EPISODE 16. 英雄の眠り 1/4

――城南大学 考古学研究室

 

 室内に夕陽が差し込むなか、沢渡桜子は独り碑文の解読を続けていた。医学的なことばや命にまつわる意味をもつ古代文字、それらを含む碑文を捜していく。すべては、出久を救けるため――

 

 と、そのとき、不意にガシャンという落下音が響き渡った。はっとその方向を見た桜子の目に映ったのは、床に落ちたマグカップ。かつての"平和の象徴"オールマイトが描かれたそれは、この研究室に頻繁に訪れるようになった出久が普段使いにしているものだ。
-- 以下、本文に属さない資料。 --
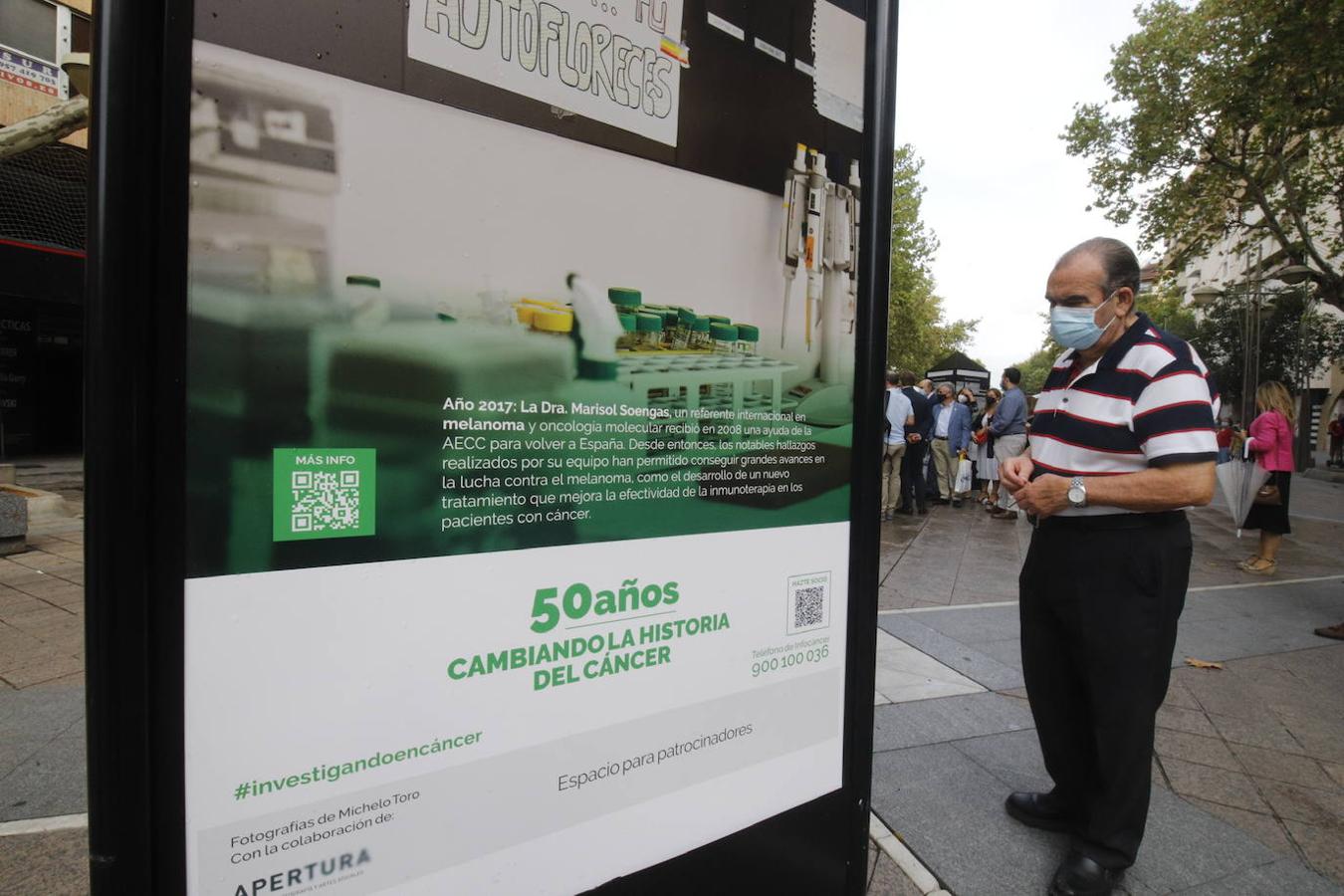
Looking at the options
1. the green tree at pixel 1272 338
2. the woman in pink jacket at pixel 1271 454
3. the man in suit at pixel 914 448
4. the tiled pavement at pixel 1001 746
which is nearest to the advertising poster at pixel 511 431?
the tiled pavement at pixel 1001 746

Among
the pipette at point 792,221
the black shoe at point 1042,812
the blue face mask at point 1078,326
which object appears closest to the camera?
the pipette at point 792,221

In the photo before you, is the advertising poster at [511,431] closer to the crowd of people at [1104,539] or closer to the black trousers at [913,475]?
the crowd of people at [1104,539]

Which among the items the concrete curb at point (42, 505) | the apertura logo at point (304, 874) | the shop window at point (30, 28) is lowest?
the concrete curb at point (42, 505)

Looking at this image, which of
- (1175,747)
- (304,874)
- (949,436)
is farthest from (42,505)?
(949,436)

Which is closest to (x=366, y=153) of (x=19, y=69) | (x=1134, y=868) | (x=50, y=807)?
(x=50, y=807)

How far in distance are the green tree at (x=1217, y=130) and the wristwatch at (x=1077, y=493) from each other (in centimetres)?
1112

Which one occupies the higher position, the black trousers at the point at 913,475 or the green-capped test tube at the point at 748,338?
the green-capped test tube at the point at 748,338

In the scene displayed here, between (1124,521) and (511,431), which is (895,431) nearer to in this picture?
(1124,521)

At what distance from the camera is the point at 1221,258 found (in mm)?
50969

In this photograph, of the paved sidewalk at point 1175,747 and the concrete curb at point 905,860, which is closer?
the concrete curb at point 905,860

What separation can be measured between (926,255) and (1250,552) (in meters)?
32.0

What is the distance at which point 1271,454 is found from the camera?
20.7ft

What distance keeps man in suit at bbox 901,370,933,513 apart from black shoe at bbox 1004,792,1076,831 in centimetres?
700

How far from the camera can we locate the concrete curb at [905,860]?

駆け寄って拾い上げてみるとそれは、オールマイトの顔のあたりにヒビが入ってしまっていた。

 

「出久くん……?」

 

 襲いくる胸騒ぎ。それを煽るかのように外では突風が吹きすさび、絶えず木の葉を揺らし、窓を叩いていた。

 

 

 

 

 

 一方、関東医大病院。静かに横たわる緑谷出久の周囲で、椿秀一をはじめとする医師・看護師らが決死の表情で動き回っていた。

 

「特定不能の毒物によると思われる心停止だ!フェニレフリン0.5静脈注射(じょうちゅう)!!」指示を飛ばしつつ、「馬鹿野郎おまえ、死なせねぇぞ……!」

 

 そう言って、椿は心臓マッサージを行う。だが出久の応答はなく、返ってくるのはスタッフの「変化ありません!」という切羽詰まった声のみ。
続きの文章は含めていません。